> **What is needed**
Copy out word for word everything from the line containing "From the items listed as" down to the end of the rows, leaving out the pictures.
Start Material supplied
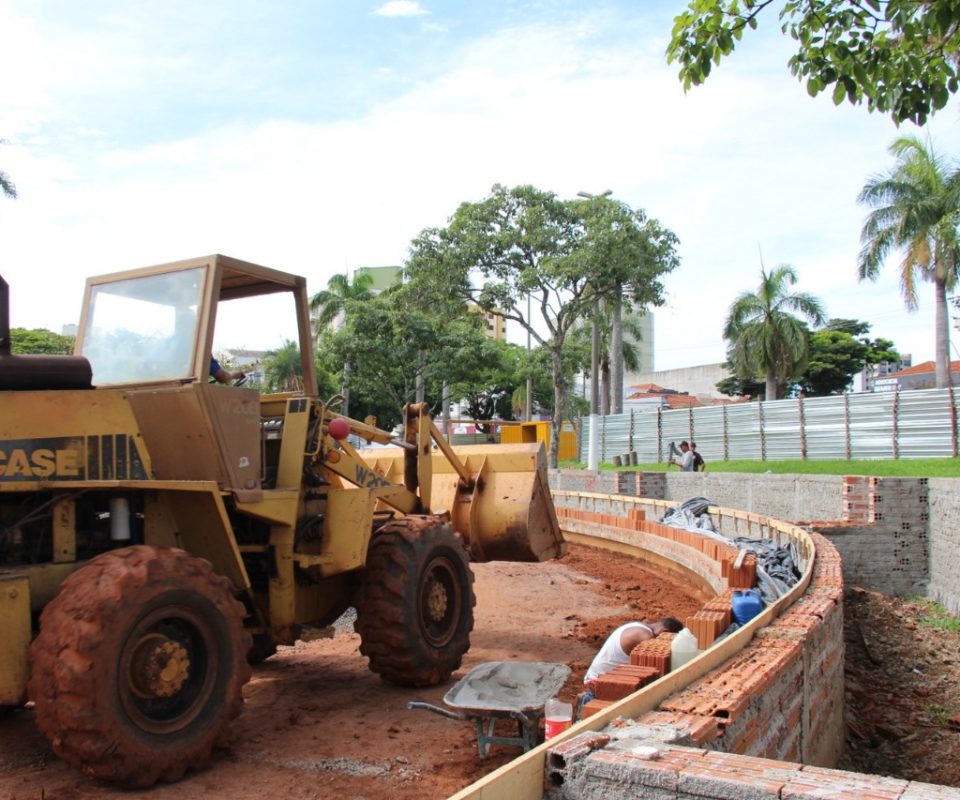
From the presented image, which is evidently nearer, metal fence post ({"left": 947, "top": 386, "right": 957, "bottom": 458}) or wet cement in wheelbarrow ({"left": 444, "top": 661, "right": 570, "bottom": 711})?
wet cement in wheelbarrow ({"left": 444, "top": 661, "right": 570, "bottom": 711})

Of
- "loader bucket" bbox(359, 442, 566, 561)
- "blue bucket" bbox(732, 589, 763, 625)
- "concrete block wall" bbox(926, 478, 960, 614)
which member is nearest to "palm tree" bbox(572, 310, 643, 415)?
"concrete block wall" bbox(926, 478, 960, 614)

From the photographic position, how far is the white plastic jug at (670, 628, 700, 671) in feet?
17.1

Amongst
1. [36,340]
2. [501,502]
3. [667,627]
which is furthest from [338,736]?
[36,340]

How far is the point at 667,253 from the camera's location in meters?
25.2

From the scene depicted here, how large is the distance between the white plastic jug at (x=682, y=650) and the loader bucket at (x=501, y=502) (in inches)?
138

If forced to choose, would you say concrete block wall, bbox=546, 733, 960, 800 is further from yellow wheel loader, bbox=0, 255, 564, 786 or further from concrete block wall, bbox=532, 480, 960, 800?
yellow wheel loader, bbox=0, 255, 564, 786

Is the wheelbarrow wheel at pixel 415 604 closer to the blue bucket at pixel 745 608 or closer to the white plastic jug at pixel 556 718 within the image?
the blue bucket at pixel 745 608

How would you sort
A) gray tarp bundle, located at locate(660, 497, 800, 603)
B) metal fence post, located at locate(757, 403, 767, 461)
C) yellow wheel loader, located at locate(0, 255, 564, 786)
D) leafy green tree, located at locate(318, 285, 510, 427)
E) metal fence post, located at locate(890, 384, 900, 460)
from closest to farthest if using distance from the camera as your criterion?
yellow wheel loader, located at locate(0, 255, 564, 786), gray tarp bundle, located at locate(660, 497, 800, 603), metal fence post, located at locate(890, 384, 900, 460), metal fence post, located at locate(757, 403, 767, 461), leafy green tree, located at locate(318, 285, 510, 427)

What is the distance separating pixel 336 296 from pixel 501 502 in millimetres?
35150

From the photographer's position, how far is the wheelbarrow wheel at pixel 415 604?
6797 mm

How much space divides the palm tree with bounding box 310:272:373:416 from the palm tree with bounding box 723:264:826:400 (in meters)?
16.7

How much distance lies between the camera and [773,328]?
3975 cm

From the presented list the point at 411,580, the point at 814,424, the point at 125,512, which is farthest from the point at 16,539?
the point at 814,424

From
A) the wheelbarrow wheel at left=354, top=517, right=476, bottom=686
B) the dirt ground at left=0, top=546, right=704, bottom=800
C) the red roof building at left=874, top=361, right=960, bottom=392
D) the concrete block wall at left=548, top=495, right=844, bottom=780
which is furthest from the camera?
the red roof building at left=874, top=361, right=960, bottom=392
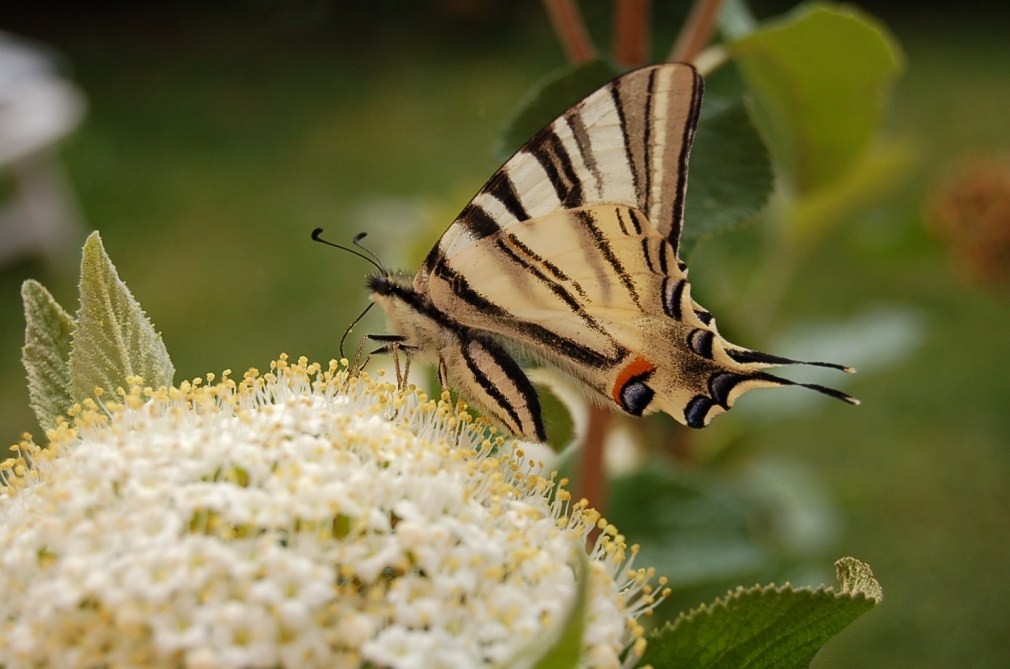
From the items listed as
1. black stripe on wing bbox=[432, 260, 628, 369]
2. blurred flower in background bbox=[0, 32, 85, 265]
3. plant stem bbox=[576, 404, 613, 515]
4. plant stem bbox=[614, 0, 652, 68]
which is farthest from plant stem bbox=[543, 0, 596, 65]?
blurred flower in background bbox=[0, 32, 85, 265]

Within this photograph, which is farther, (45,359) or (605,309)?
(605,309)

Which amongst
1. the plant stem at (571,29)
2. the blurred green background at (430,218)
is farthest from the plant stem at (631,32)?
the blurred green background at (430,218)

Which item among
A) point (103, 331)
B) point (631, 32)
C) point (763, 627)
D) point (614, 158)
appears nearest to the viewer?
point (763, 627)

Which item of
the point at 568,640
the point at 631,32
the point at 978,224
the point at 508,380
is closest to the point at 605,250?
the point at 508,380

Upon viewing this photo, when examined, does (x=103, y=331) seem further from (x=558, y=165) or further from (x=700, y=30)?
(x=700, y=30)

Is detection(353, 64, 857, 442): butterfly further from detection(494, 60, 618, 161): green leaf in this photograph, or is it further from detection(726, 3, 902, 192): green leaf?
detection(726, 3, 902, 192): green leaf
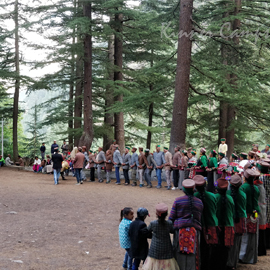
End Material supplied
> **Solution to this task**
From the items listed as
1. black stripe on wing bbox=[432, 260, 628, 369]
2. blurred flower in background bbox=[0, 32, 85, 265]
3. plant stem bbox=[576, 404, 613, 515]
4. plant stem bbox=[614, 0, 652, 68]
which is farthest from plant stem bbox=[543, 0, 596, 65]?
blurred flower in background bbox=[0, 32, 85, 265]

Within this photograph, which is farther, (45,359) or (605,309)?
(605,309)

Which amongst
1. the plant stem at (571,29)
2. the blurred green background at (430,218)
is farthest from the plant stem at (631,32)?
the blurred green background at (430,218)

Which item among
A) point (103, 331)
B) point (631, 32)
C) point (763, 627)
D) point (614, 158)
appears nearest to the viewer?
point (763, 627)

Which item of
the point at 568,640
the point at 631,32
the point at 978,224
the point at 508,380
is closest to the point at 605,250?
the point at 508,380

Upon viewing this photo, when examined, does (x=103, y=331) seem further from (x=558, y=165) or further from (x=700, y=30)?
(x=700, y=30)

Is detection(353, 64, 857, 442): butterfly further from detection(494, 60, 618, 161): green leaf in this photograph, or is it further from detection(726, 3, 902, 192): green leaf?
detection(726, 3, 902, 192): green leaf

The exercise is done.